Technological innovations in recent years are recording a high growth that often does not go hand in hand with some aspects involving safety.
This is the case of remotely piloted aircraft (APR) or Unmanned air system (UAS), commonly called drones. The drone industry has developed a lot, bringing with it an incredible potential in various fields, drones are already used by the army in the military, in agriculture, in the film market. A very wide range of uses opens up to a new market recently even Cloud providers have begun to experiment with the use of drones: Facebook and Google have projects to use drones with very large wingspan, powered by solar energy, to bring the Internet connectivity in isolated areas of the globe, to reach billions of people not yet connected. Amazon is studying “home drone delivery” solutions for the delivery of goods. In this scenario, the need to consider the security aspect not only in terms of privacy but also IT is beginning to take shape more and more urgently.

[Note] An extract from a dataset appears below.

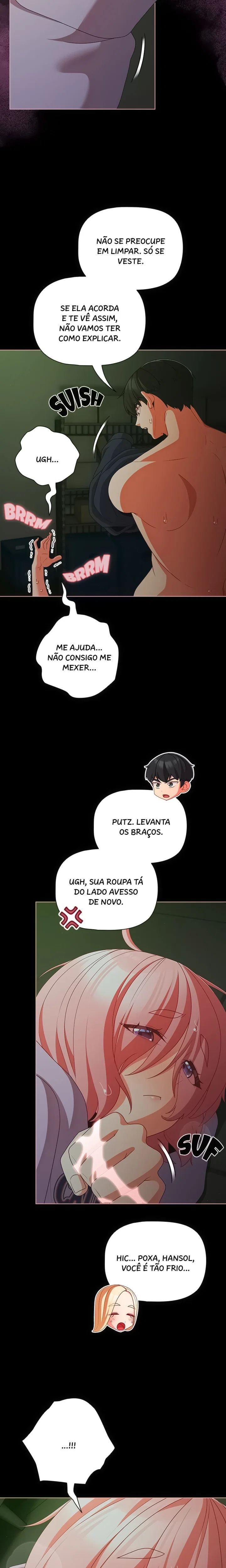 People of The Dark — Capítulo 27 — página 17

On the one hand, uses that do not comply with the provisions of the regulations, and therefore possible economic sanctions or legal actions in the event of damage caused to third parties. On the other hand, the possible malicious use of this technology can put individuals and companies at risk. It is therefore necessary to reflect in the regulatory field to protect its safe use. Organizations must consider who has the ability to control drone activities, what data is stored, how access to this information is managed and monitored and, ultimately, who is responsible for their safety. The bodies that regulate civil aviation activities, ICAO worldwide, EASA in Europe and ENAC in Italy, have already intervened by adapting the flight regulations to the reality of drones. In Italy, ENAC published a new legislation on Remotely Piloted Aircraft Vehicles in 2015, specifying that all operations with drones can be carried out only after having compulsorily acquired the necessary authorizations. The industry is looking for ways to better track and identify Drones, similar to the use of car license plates, with the aim of not only working with those of the same manufacturer but with every Drone released in recent years (insiders are drafting an official list), thanks to the Wi-Fi Aware standard available on smartphones, for a range of about 1 km.

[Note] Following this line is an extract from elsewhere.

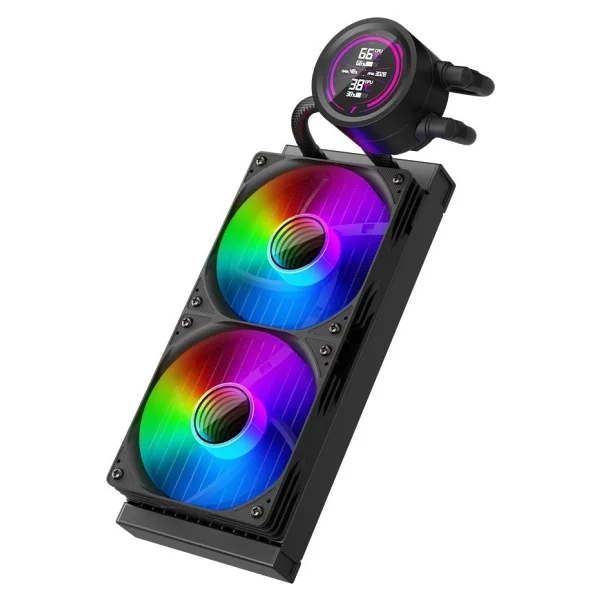 1St Player Thunderstorm TS4 ARGB 240 mm İşlemci Sıvı Soğutucu - Görsel 4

Chinese company DJI, one of the world's largest manufacturers of commercial drones, is developing technology that would allow anyone to track drone recordings in flight using just a smartphone. This would become very useful for traceability purposes for unauthorized drones. The risk of improper and malicious use also and above all involves the security of computer systems, as well as being a vehicle for terrorist acts. In this scenario it must be a priority to consider the need to have a monitoring of drones that access corporate or private properties without adequate control. Until now, security had been based on good perimeter protection that secured the heart of the company while keeping the bad guys at bay. Today it is possible to have a small drone deposited on the roof of the company with everything necessary to unhinge the computer network on board. The risk of espionage, cyber incursions, system breaches, privacy and information theft is an important point that must seek a parallel search for solutions and defenses.
A system developed by Finmeccanica for the protection of sensitive sites from possible drone attacks is the Falcon Shield technology, which allows ground operators to identify, identify, track and counter the threats posed by any drones flying at low altitude. slow and small. The response implemented by Falcon Shield introduces the ability to gain control of remotely piloted drones to land them safely away from crowded areas.
If research has been activated in this area it is precisely because every technological innovation always corresponds to a computer threat and for this reason we must never let our guard down.